Mein Problem liegt warscheinlich darin, das ich zu faul bin die gleichen
Dinge mehrfach zu entwickeln. Wenn ich mich einmal hinsetze und
irgendetwas mache, dann versuche ich es so flexibel wie moeglich zu
gestalten, damit ich bei der Wiederverwendung den kleinstmoeglichen
Aufwand habe.
Das war warscheinlich bei mir der Vater des Gedanken, das ein analoges
Poti am ADC nicht die beste Loesung ist um einen SM zu positionieren.
Ju
Hallo Der Daen,
Frank hat das richtige beschrieben:
> Beim Losfahren den Takt in einer Beschleunigungskurve erhöhen und kurz> vor dem Erreichen der Sollposition wieder reduzieren, damit der Motor> nicht darüber hinausschiesst. Das macht auch jeder Plotter so ...

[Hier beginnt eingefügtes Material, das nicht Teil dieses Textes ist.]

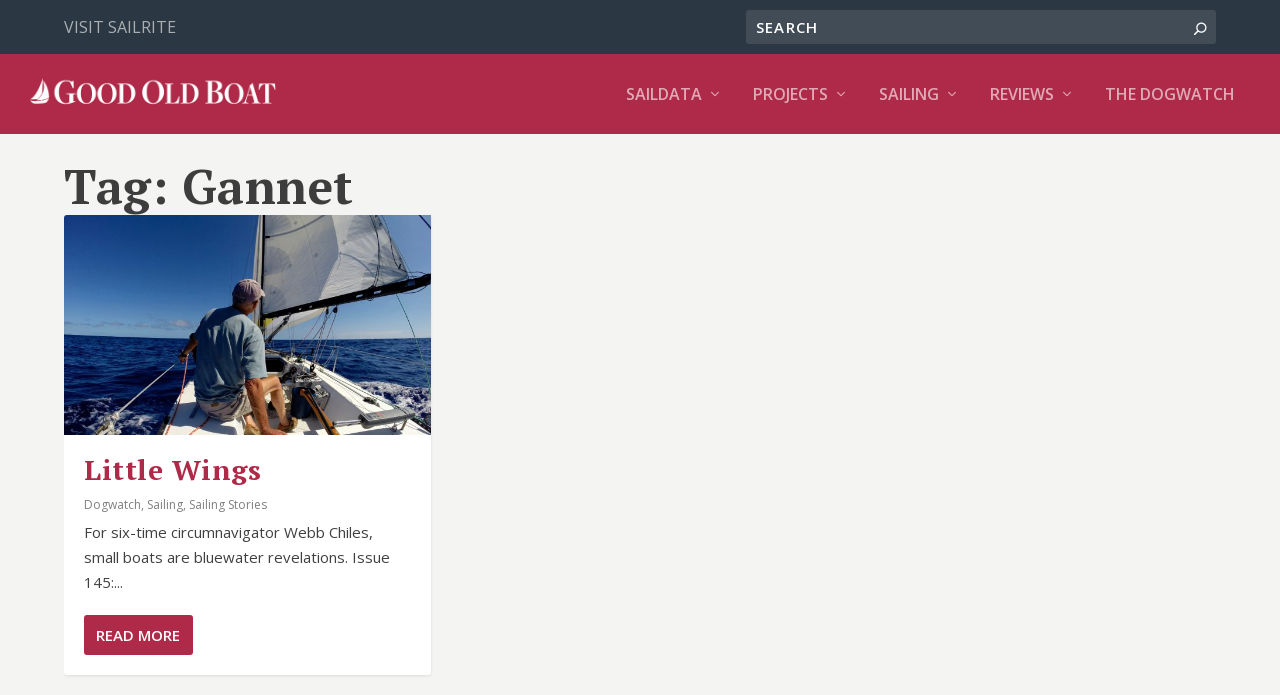

--- FILE ---
content_type: text/html; charset=utf-8
request_url: https://www.google.com/recaptcha/api2/aframe
body_size: 265
content:
<!DOCTYPE HTML><html><head><meta http-equiv="content-type" content="text/html; charset=UTF-8"></head><body><script nonce="1nOH7sCgLBdfcs_UBOgA4A">/** Anti-fraud and anti-abuse applications only. See google.com/recaptcha */ try{var clients={'sodar':'https://pagead2.googlesyndication.com/pagead/sodar?'};window.addEventListener("message",function(a){try{if(a.source===window.parent){var b=JSON.parse(a.data);var c=clients[b['id']];if(c){var d=document.createElement('img');d.src=c+b['params']+'&rc='+(localStorage.getItem("rc::a")?sessionStorage.getItem("rc::b"):"");window.document.body.appendChild(d);sessionStorage.setItem("rc::e",parseInt(sessionStorage.getItem("rc::e")||0)+1);localStorage.setItem("rc::h",'1769153177150');}}}catch(b){}});window.parent.postMessage("_grecaptcha_ready", "*");}catch(b){}</script></body></html>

Dein "Proteus" simuliert die Masse des Schrittmotors eben nicht.
Wenn Du den nicht sauber (oder zu stark) bremst, dann schiesst der ueber
die Sollposition hinaus, oder erreicht sie nicht exakt.
Der erste Fall ist dabei kritischer, denn das erzeugt Dein "Zittern".
gruss
Michael
Hallo Michael!
Was du meinst kann auftreten, wenn man den Motor geregelt betreibt mit
Poti als Feedback. Aber nicht, wenn das Poti den Sollwert erzeugt.
Was in der Simulation fehlt ist das Rauschen auf dem Analogsignal vom
Poti und die Störungen durch die PWM.